Neutral Profile Correction and Non-Volatile Memory
Neutral profile learning is used at end of line to learn profile correction through a series of one or more neutral engine RPM throttle snaps. This allows the misfire monitor to be activated at the assembly plant. A scan tool command is required to enable neutral profile correction learning. Learning profile correction factors at high-speed (3,000 RPM) neutral conditions versus during 60-40 mph decels optimizes correction factors for higher RPMs where they are most needed and eliminates driveline or transmission and road noise effects. This improves signal to noise characteristics which means improved detection capability.
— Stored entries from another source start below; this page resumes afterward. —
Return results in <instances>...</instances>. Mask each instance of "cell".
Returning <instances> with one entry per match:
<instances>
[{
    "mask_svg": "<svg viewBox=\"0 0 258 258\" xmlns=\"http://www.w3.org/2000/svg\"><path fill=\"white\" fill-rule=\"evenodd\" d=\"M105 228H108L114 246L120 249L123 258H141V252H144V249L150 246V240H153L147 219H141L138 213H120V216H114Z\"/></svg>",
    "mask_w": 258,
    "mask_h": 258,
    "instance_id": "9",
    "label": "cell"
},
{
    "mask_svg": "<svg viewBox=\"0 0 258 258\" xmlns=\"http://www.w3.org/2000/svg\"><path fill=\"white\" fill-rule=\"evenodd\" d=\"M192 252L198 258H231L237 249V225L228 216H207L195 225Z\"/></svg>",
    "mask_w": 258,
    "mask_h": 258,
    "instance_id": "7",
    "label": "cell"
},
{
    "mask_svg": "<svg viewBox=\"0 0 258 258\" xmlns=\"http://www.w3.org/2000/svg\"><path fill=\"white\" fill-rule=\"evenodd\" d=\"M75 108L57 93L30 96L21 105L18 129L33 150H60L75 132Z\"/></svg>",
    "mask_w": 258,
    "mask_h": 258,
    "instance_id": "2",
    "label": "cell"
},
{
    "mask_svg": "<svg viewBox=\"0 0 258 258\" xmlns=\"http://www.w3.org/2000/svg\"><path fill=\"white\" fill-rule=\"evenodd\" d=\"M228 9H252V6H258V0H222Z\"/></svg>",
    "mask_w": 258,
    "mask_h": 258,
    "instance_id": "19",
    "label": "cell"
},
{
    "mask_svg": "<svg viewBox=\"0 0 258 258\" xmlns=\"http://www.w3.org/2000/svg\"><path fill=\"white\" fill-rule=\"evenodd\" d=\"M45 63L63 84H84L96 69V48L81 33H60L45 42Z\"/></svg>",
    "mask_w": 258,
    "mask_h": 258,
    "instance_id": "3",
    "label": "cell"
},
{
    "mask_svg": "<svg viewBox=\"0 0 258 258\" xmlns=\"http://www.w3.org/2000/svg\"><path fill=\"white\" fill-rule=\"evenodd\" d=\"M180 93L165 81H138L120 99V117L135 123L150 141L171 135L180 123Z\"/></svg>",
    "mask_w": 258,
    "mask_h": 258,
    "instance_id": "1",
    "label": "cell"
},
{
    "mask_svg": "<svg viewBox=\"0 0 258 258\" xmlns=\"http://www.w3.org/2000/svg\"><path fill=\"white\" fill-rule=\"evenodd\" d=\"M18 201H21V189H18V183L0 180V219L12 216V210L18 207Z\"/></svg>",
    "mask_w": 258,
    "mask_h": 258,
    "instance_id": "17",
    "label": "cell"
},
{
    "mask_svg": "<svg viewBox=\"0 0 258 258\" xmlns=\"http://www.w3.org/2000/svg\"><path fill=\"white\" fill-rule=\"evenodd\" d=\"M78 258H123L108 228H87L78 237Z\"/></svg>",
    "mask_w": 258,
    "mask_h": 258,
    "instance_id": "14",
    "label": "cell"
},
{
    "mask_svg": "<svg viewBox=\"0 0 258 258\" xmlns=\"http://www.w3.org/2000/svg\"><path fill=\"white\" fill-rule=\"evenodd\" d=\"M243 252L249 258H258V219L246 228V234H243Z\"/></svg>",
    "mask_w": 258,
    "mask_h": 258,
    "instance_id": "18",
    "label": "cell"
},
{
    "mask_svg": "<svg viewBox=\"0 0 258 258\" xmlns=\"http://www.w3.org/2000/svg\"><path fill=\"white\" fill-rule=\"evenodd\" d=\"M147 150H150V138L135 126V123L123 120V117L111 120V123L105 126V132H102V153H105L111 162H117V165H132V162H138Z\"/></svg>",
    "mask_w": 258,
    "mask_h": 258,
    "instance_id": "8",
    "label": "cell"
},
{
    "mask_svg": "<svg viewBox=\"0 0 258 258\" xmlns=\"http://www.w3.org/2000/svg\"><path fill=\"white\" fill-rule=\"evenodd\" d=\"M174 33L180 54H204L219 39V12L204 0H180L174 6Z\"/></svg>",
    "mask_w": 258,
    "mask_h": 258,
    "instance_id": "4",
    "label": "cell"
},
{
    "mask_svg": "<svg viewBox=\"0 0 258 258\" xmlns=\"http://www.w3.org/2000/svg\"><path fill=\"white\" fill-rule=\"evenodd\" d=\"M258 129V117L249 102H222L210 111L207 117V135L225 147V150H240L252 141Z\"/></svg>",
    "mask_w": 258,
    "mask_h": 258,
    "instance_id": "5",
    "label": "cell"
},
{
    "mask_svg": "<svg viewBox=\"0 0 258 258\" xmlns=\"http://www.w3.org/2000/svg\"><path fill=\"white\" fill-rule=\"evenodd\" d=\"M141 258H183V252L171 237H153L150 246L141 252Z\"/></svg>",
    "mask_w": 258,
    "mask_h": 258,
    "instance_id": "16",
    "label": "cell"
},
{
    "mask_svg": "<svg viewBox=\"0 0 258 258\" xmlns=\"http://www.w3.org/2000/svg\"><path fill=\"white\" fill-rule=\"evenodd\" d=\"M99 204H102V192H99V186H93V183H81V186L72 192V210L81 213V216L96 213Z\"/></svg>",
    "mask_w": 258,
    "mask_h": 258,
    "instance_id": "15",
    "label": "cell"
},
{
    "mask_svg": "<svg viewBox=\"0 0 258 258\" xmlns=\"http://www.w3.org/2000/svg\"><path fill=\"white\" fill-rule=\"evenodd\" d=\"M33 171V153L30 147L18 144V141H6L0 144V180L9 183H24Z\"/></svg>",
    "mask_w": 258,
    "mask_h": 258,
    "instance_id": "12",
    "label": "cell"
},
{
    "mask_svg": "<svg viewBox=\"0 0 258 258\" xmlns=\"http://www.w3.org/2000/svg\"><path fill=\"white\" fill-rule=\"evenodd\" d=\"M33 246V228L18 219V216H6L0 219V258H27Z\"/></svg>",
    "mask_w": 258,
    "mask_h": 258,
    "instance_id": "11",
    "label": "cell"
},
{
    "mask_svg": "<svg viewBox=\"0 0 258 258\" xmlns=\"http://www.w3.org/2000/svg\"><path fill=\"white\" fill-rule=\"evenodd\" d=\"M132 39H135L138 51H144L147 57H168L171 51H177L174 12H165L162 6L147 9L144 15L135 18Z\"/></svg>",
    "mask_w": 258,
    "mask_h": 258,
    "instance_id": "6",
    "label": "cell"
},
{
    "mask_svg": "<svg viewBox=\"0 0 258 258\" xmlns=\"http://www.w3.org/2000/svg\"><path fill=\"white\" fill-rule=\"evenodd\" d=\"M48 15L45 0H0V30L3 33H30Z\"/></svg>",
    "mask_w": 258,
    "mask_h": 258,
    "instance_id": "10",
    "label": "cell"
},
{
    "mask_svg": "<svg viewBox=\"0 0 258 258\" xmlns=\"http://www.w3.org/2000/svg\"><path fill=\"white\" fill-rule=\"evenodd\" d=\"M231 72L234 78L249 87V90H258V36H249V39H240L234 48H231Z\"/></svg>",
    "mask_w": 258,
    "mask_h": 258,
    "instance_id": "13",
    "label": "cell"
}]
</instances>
The profile correction factors learned at the assembly plant are stored into non-volatile memory. This eliminates the need for specific customer drive cycles. However, misfire profiles may need to be relearned using a scan tool procedure if major engine work is done or the PCM is replaced. Re-learning is not required for a reflash.
The neutral profile correction strategy is only available on selected vehicles.
Misfire Detection Monitor Specifications
Misfire detection monitor operation: DTCs P0300 to P0310 (random and specific cylinder misfire), P1336 (noisy crank sensor, no crankshaft/camshaft sensor synchronization), P0315 (crankshaft position system variation not learned), P0316 (misfire detected on startup [first 1000 revolutions]). The monitor execution is continuous, misfire rate calculated every 200 or 1,000 revolutions. The monitor does not have a specific sequence. The CKP, CMP, MAF, and ECT or CHT sensors have to be operating correctly to run the monitor. The monitoring duration is the entire driving cycle (see disablement conditions below).
Typical misfire detection monitor entry conditions: Entry condition minimum/maximum time since engine start-up is 0 seconds, engine coolant temperature is -7°C to 121°C (20°F to 250°F), RPM range is (full-range misfire certified, with 2 revolution delay) 2 revolutions after exceeding 150 RPM below drive idle RPM to red line on tach or fuel cutoff, profile correction factors are learned in KAM, and the fuel tank level is greater than 15%.
Typical misfire temporary disablement conditions: Closed throttle deceleration (negative torque, engine being driven), Fuel shut-off due to vehicle-speed limiting or engine-RPM limiting mode, a high rate of change of torque (heavy throttle tip-in or tip out) and rough road conditions.
The profile learning operation includes DTC P0315, unable to learn profile in three, 97 to 64 km/h (60 to 40 mph) decelerations; monitor execution is once per profile learning sequence; The monitor sequence: profile must be learned before the misfire monitor is active; The CKP and CMP sensors are required to be OK; CKP/CMP signals must be synchronized. The monitoring duration is 10 cumulative seconds in conditions (a maximum of three, 97 to 64 km/h (60 to 40 mph) de-fueled decelerations).
Customer drive cycle typical profile learning entry conditions: Entry conditions from minimum to maximum: Engine in deceleration fuel shut-off mode for 4 engine cycles, the brakes are not applied, the engine RPM is 1,300 to 3,700 RPM, the change is less than 600 RPM, the vehicle speed is 48 to 121 km/h (30 to 75 mph), and the learning tolerance is 1%.
Assembly plant or repair facility typical profile learning entry conditions: Entry conditions from minimum to maximum: Engine in deceleration fuel shut-off mode for 4 engine cycles, the vehicle in park/neutral gear, the engine RPM is 2,000 to 3,000 RPM, the learning tolerance is 1%.